Problem
Lines from the one with "genus: Cervus" to the end of the material, both included: print them exactly and print nothing else. Omit the pictures.

Provided data

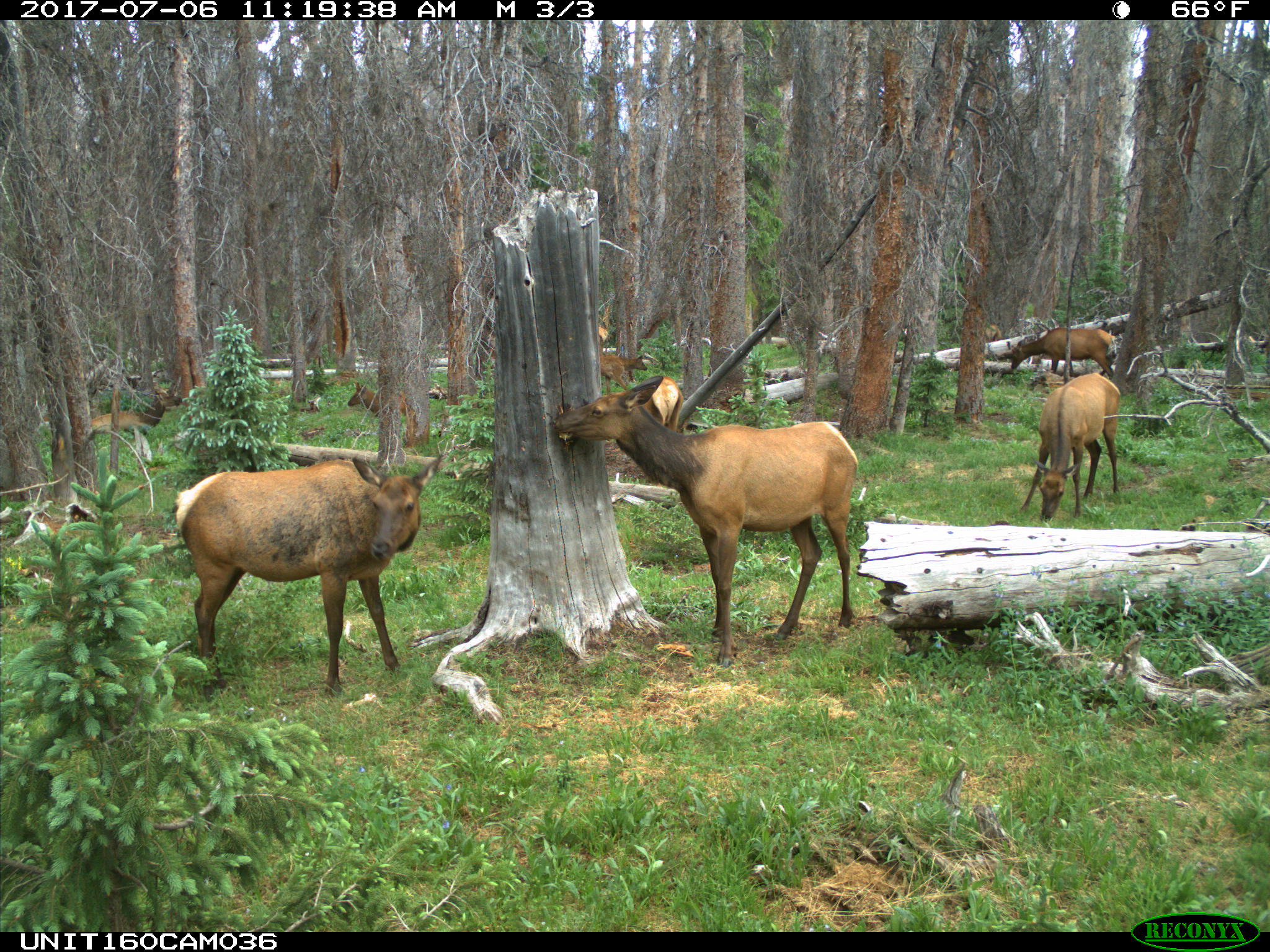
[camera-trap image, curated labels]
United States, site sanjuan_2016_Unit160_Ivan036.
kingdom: Animalia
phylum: Chordata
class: Mammalia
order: Artiodactyla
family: Cervidae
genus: Cervus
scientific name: Cervus elaphus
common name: red deer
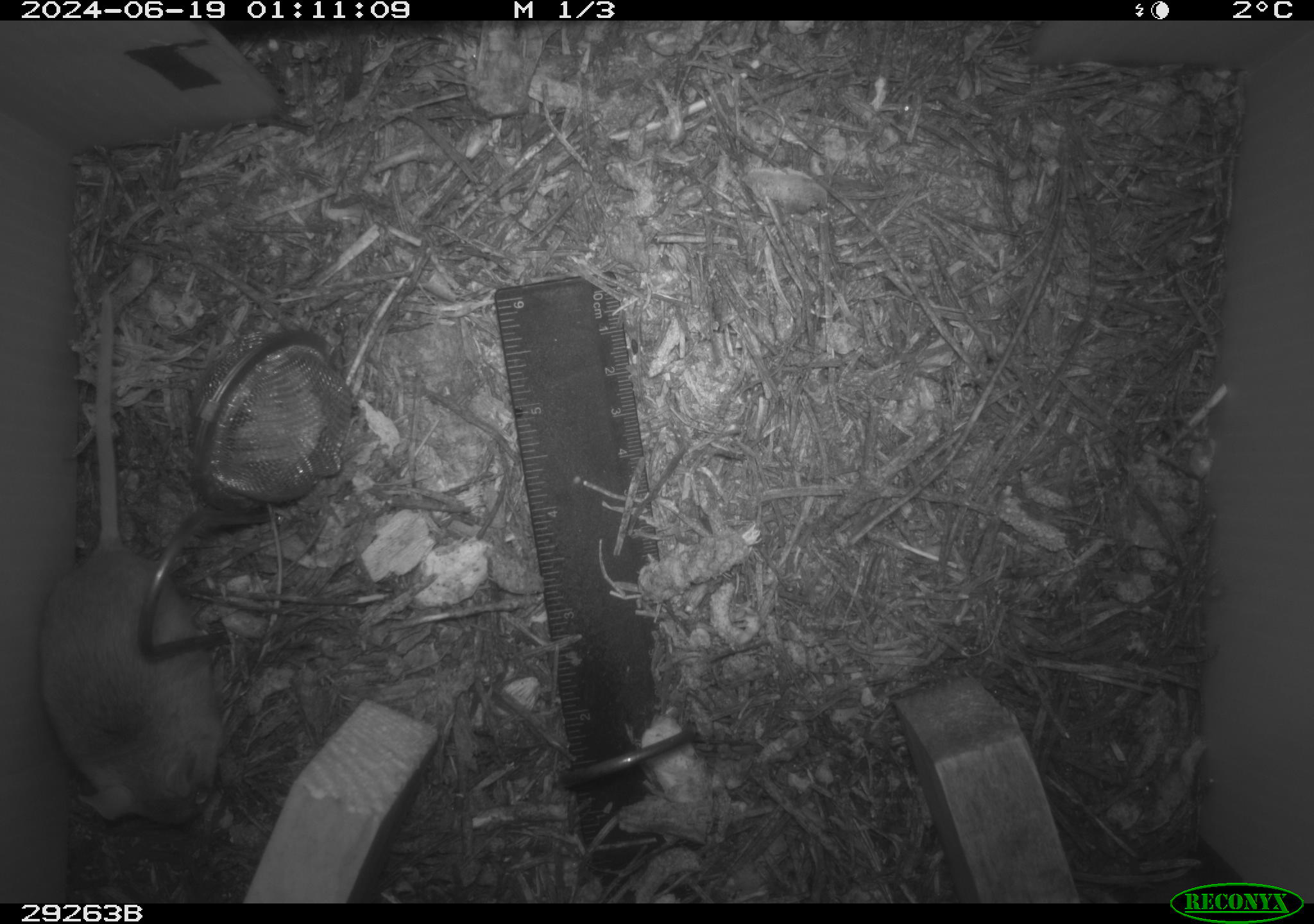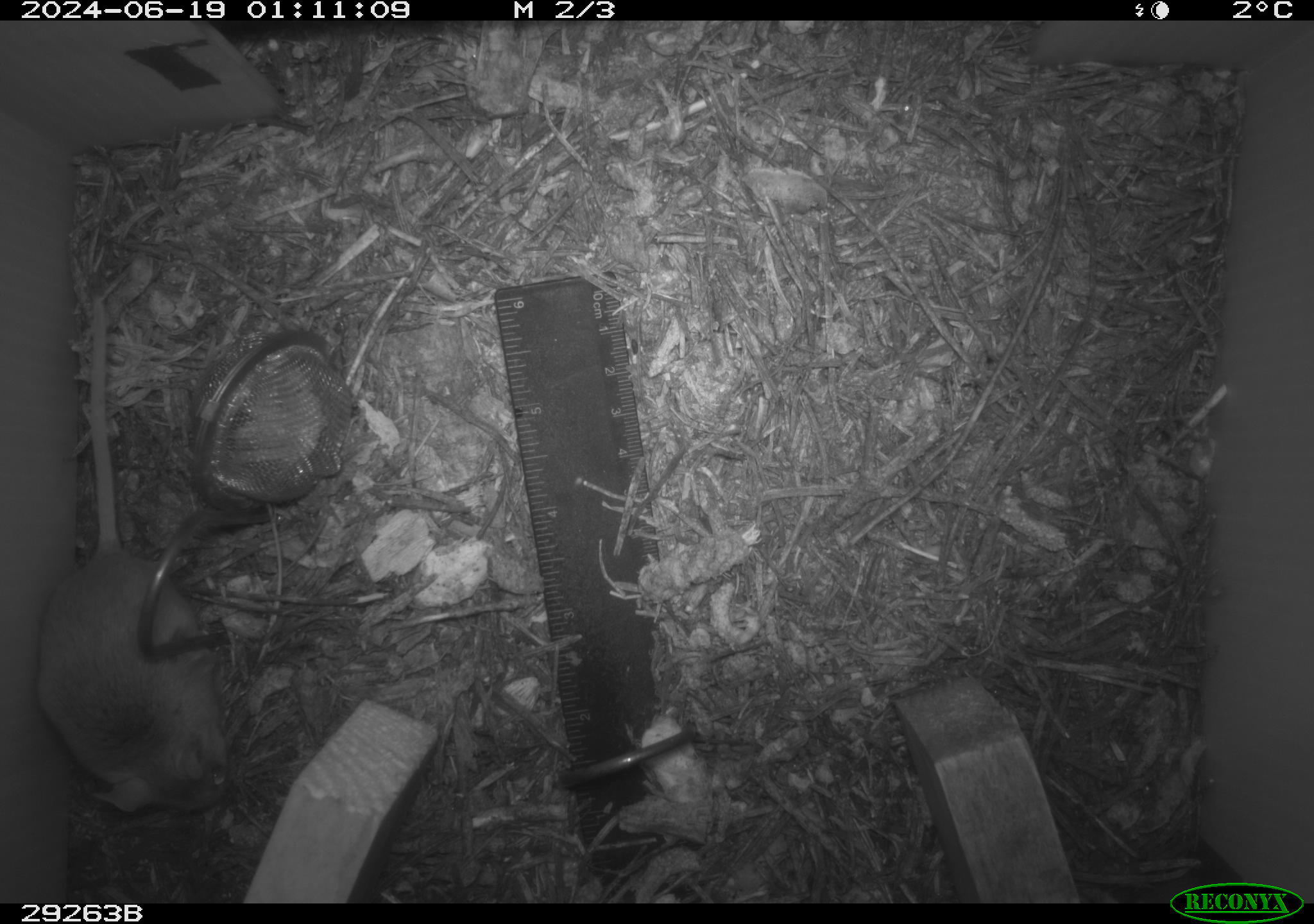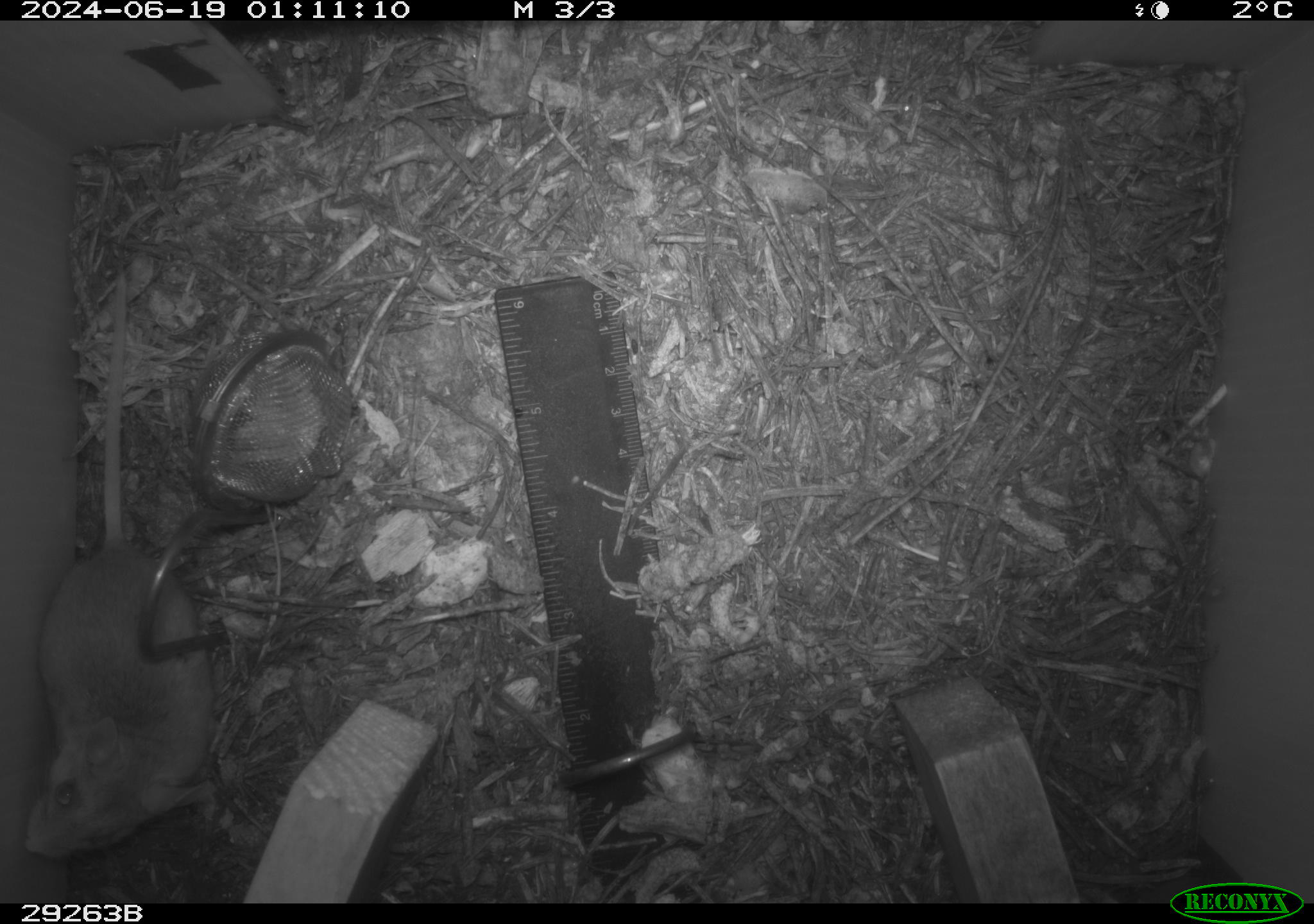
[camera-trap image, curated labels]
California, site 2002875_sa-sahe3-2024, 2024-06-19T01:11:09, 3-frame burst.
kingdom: Animalia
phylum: Chordata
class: Mammalia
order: Rodentia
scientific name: Rodentia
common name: rodent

Answer to the exercise
genus: Cervus
scientific name: Cervus elaphus
common name: red deer
[camera-trap image, curated labels]
California, site 2002875_sa-sahe3-2024, 2024-06-19T01:11:09, 3-frame burst.
kingdom: Animalia
phylum: Chordata
class: Mammalia
order: Rodentia
scientific name: Rodentia
common name: rodent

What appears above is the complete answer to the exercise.